The Chaudhuri lab studies mitochondrial calcium signaling and intracellular ion channels. A main goal is to define how heart failure alters mitochondrial calcium signalling, since calcium is a potent stimulator of ATP synthesis. A second goal is to study intracellular ion channels, utilizing our extensive experience in subcellular electrophysiological analysis.
The Computational Electrocardiology Lab (CEG) studies electrocardiographic mapping of the heart and body surface. Specific research areas includes cardiac electrophysiology in the study of acute ischemia and repolarization abnormalities; and computational electrophysiology in solving electrocardiographic forward and inverse problems.
The Drakos Lab studies myocardial recovery in the chronic heart failure (HF) setting and the acute setting (i.e. acute HF/cardiogenic shock). Several ongoing research projects are focused on understanding the clinical, metabolic and molecular profile of the failing and recovered heart and utilize biological information derived from studies in humans, small and large animal HF models to help understand, predict and manipulate myocardial recovery.
The Dosdall lab utilizes cardiac mapping techniques to investigate the onset, maintenance, and treatments for cardiac arrhythmias. Specific areas of emphasis include understanding the mechanisms of irregular arrhythmias such as atrial and ventricular fibrillation and developing improved translational therapies for avoiding and terminating them
The Franklin lab studies how the packaging of DNA around nucleosomes influences specific patterns of gene expression and how this packaging is modulated during disease to alter transcriptional activity. Their research aims to understand the mechanistic basis for how remodeling of chromatin induces the re-expression of fetal genes in the heart during the development of hypertrophy and failure.
The Hoareau laboratory focuses on acute care translational research. Specifically, we study novel therapeutic approaches to mitigate ischemia-reperfusion injury in hemorrhagic shock. We work toward preserving mitochondrial function, the essential cell machinery for energy production. We seek to accelerate the transition of new therapies to clinical practice
The Hong laboratory studies the regulation and remodeling of membrane microdomains of cardiomyocytes during heart failure progression. They study how cardiomyocyte surface microdomains are organized to concentrate ion channels and signaling proteins for proper function and regulation in normal and failing hearts. The research includes the mechanisms of scaffolding protein and cytoskeleton-based maintenance of membrane structures and subdomains important in calcium signaling, turnover mechanisms of microdomains, and the mechanisms of heart failure progression. The Hong lab’s goal is to identify, at the bench, new molecular and cellular targets that can be translated to develop new therapeutic tools for clinical management of heart failure.
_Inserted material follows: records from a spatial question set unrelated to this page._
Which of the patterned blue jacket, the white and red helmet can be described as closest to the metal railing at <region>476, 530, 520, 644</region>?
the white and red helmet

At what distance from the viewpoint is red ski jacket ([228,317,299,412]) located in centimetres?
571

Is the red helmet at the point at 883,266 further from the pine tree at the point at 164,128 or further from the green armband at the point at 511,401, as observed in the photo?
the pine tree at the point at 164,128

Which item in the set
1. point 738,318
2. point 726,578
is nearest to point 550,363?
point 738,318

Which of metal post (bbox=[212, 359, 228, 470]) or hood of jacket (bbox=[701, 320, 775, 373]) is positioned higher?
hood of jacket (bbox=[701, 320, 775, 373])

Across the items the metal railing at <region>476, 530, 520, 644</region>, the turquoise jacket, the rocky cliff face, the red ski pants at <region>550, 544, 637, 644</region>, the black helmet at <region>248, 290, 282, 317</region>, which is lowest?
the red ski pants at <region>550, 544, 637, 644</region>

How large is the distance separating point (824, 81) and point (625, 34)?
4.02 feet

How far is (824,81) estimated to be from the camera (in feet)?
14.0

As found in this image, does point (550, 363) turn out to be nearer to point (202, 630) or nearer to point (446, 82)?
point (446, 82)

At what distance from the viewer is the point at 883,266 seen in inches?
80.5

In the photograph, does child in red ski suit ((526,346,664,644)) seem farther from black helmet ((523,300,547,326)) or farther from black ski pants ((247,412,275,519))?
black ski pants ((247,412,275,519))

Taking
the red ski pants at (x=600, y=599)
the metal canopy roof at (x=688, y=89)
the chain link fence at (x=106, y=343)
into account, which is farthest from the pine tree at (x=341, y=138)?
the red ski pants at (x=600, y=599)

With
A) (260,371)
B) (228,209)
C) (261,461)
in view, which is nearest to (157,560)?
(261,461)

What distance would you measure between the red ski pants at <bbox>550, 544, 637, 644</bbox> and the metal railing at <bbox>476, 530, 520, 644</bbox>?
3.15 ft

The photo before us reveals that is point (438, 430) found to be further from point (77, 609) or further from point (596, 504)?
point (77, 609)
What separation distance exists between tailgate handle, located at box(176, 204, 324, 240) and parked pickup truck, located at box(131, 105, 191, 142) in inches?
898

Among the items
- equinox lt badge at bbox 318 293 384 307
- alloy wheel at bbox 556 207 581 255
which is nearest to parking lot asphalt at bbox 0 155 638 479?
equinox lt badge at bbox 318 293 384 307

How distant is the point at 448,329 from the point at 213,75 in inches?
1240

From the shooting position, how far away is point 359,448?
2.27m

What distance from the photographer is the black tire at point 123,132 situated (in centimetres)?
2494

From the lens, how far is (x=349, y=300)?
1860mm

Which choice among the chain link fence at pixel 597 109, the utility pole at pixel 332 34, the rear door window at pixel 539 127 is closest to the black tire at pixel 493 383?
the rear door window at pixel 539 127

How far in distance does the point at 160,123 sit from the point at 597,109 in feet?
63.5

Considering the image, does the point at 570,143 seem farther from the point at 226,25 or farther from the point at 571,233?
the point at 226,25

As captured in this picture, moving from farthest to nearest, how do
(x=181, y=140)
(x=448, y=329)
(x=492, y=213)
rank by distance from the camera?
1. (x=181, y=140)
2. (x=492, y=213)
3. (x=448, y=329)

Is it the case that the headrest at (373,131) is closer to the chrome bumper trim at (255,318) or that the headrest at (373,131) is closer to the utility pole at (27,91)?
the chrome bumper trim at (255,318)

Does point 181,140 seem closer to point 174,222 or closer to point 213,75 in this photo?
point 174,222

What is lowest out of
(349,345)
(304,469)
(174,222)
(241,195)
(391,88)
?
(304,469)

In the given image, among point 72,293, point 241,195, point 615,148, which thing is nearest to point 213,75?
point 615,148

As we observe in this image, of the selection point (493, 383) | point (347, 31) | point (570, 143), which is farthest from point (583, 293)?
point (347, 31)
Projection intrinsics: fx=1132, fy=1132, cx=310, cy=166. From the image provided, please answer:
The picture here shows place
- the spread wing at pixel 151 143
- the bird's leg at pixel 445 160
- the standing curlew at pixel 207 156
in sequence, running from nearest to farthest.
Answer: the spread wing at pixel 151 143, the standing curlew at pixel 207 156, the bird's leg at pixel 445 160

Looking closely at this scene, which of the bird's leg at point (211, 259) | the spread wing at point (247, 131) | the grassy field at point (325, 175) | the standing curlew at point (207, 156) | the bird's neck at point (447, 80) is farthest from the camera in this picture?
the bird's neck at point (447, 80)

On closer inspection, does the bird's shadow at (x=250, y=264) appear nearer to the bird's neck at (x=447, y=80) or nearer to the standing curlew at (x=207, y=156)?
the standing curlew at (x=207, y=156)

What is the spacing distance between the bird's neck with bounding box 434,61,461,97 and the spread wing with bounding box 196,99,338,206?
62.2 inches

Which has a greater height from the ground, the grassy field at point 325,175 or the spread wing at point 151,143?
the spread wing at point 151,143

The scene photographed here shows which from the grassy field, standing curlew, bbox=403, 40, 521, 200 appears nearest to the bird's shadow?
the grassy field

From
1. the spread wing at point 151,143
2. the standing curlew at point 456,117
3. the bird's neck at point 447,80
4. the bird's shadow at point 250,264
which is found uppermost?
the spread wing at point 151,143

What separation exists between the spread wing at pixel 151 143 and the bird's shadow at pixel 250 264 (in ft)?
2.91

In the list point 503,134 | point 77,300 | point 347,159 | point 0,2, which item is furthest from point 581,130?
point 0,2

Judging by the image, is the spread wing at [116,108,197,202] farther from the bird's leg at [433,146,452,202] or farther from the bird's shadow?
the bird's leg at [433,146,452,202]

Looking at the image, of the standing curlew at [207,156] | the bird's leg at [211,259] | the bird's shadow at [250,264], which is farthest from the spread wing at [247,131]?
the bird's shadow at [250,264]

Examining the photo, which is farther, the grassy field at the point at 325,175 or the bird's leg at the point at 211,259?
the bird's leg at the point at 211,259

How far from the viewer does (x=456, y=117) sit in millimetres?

The Palatinus Laboratory focus is on targeting this trafficking defect to rescue the cardiomyopathy and sudden death observed in a mouse model of arrhythmogenic cardiomyopathy with the eventual goal to bring these therapeutic strategies to the bedside for preventing sudden cardiac death and treating cardiac arrythmias.
The Ranjan lab studies the pathogenesis of cardiac arrhythmias like atrial fibrillation. The research involves using non-invasive imaging like MRI to quantify the structural changes in the atrial myocardium and study its clinical implications. The lab is also keenly interested in developing an imaging modality to confirm the delivery of ablation lesions in real-time in the myocardial tissue.
The Sachse lab studies structure and function of tissues, cells, and proteins of the normal, diseased, and aged heart. Specific research areas are cardiac remodeling in disease, with age and after therapy, intraoperative microscopy and spectroscopy, and computer modeling of fibrotic tissues.
The Shaw lab asks the question how membrane proteins such as ion channels arrive with specificity to their appropriate subdomain on the sarcolemmal membrane. Proteins cloned during basic investigations also have translational significance in diagnosing and treating failing hearts and organs subjected to ischemic damage.
The Tristani-Firouzi lab studies the structural basis of K+ channel function and the cellular mechanisms that underlie susceptibility to arrhythmia. Specifically, the lab is focused on understanding how voltage-gated K+ channels “sense” the surrounding membrane potential and the mechanism(s) through which voltage-sensing is coupled to channel opening and inactivation.
Dr. Warren’s research focuses on understanding the mechanisms involved in metabolic remodeling and cardiac energy deficits in the diseased and stressed heart. Her research over the last few years has used a multi-platform metabolomics approach, which provides a systems view of metabolic profile of diseased hearts.